*** Texte fourni ***
En Région bruxelloise l’an dernier, 1014 ménages ont subi une coupure d’eau pour cause de facture(s) impayée(s) et près de 25 % des ménages rencontrent des difficultés à honorer leur facture d’eau. Ces chiffres interpellent alors que de nombreux textes légaux et déclarations politiques reconnaissent l’accès à l’eau potable comme un droit fondamental. Mais au-delà des chiffres, ce sont les situations vécues par les ménages privés de ce bien essentiel dans leur logement qui mobilisent.
La coupure d’eau ne représente qu’une partie des difficultés d’accès à l’eau subies par les Bruxellois·es. En amont d’une coupure, il y a toujours des récits de nonaccès au compteur, de difficultés de paiement, d’installations insalubres ou vétustes, de complexité administrative, de privations. Ces récits doivent être excavés de toute urgence pour qu’une coupure d’eau – simple « ligne » dans un document judiciaire, statistique ou comptable – révèle toute sa violence. Ce sont ces récits que les personnes rencontrées dans le cadre d’une recherche intitulée « Accès à l’eau, un droit pour tous ? Paroles de naufragés » ont accepté de nous livrer.
Bien qu’il n’existe aucune définition officielle, il est généralement admis que les termes « précarité hydrique » désignent les situations dans lesquelles les ménages consacrent une partie trop importante de leur budget à la facture d’eau. Les trois facteurs majeurs à l’origine de la précarité hydrique définie comme telle sont le mauvais état des installations et canalisations, la faiblesse des revenus et le coût de l’eau. La complexité des démarches, le non-recours et des relations conflictuelles entre propriétaires et locataires viennent s’y ajouter.
*** Extrait de données ***
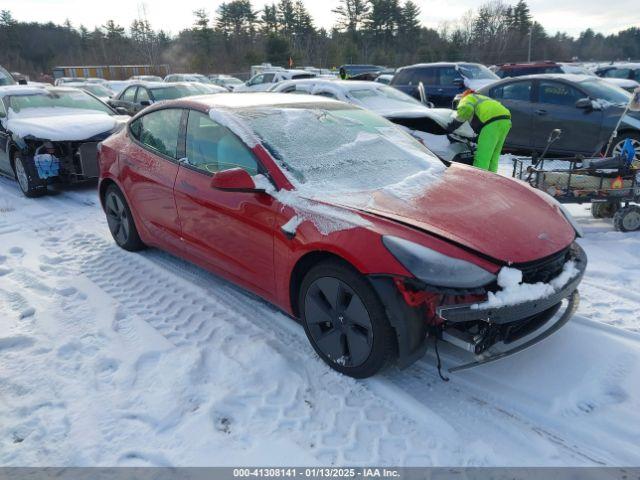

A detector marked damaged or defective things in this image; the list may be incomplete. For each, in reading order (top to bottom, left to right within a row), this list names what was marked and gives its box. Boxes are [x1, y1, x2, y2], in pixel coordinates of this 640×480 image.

adjacent damaged car [0, 86, 127, 197]
adjacent damaged car [99, 94, 584, 378]
front-end damage [370, 244, 584, 372]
***
### Questions à traiter
1 - Énumérez les facteurs majeurs à l'origine de la précarité hydrique selon le texte sur l'accès à l'eau à Bruxelles.
2 - Recopiez fidèlement le passage du texte sur l'accès à l'eau à Bruxelles qui commence à « La coupure d’eau » et se termine à « de nous livrer. ».
Ces données proviennent d'une source différente de celle du texte.

### Solutions proposées
1 - Le mauvais état des installations et canalisations, la faiblesse des revenus et le coût de l'eau.

2 -
La coupure d’eau ne représente qu’une partie des difficultés d’accès à l’eau subies par les Bruxellois·es. En amont d’une coupure, il y a toujours des récits de nonaccès au compteur, de difficultés de paiement, d’installations insalubres ou vétustes, de complexité administrative, de privations. Ces récits doivent être excavés de toute urgence pour qu’une coupure d’eau – simple « ligne » dans un document judiciaire, statistique ou comptable – révèle toute sa violence. Ce sont ces récits que les personnes rencontrées dans le cadre d’une recherche intitulée « Accès à l’eau, un droit pour tous ? Paroles de naufragés » ont accepté de nous livrer.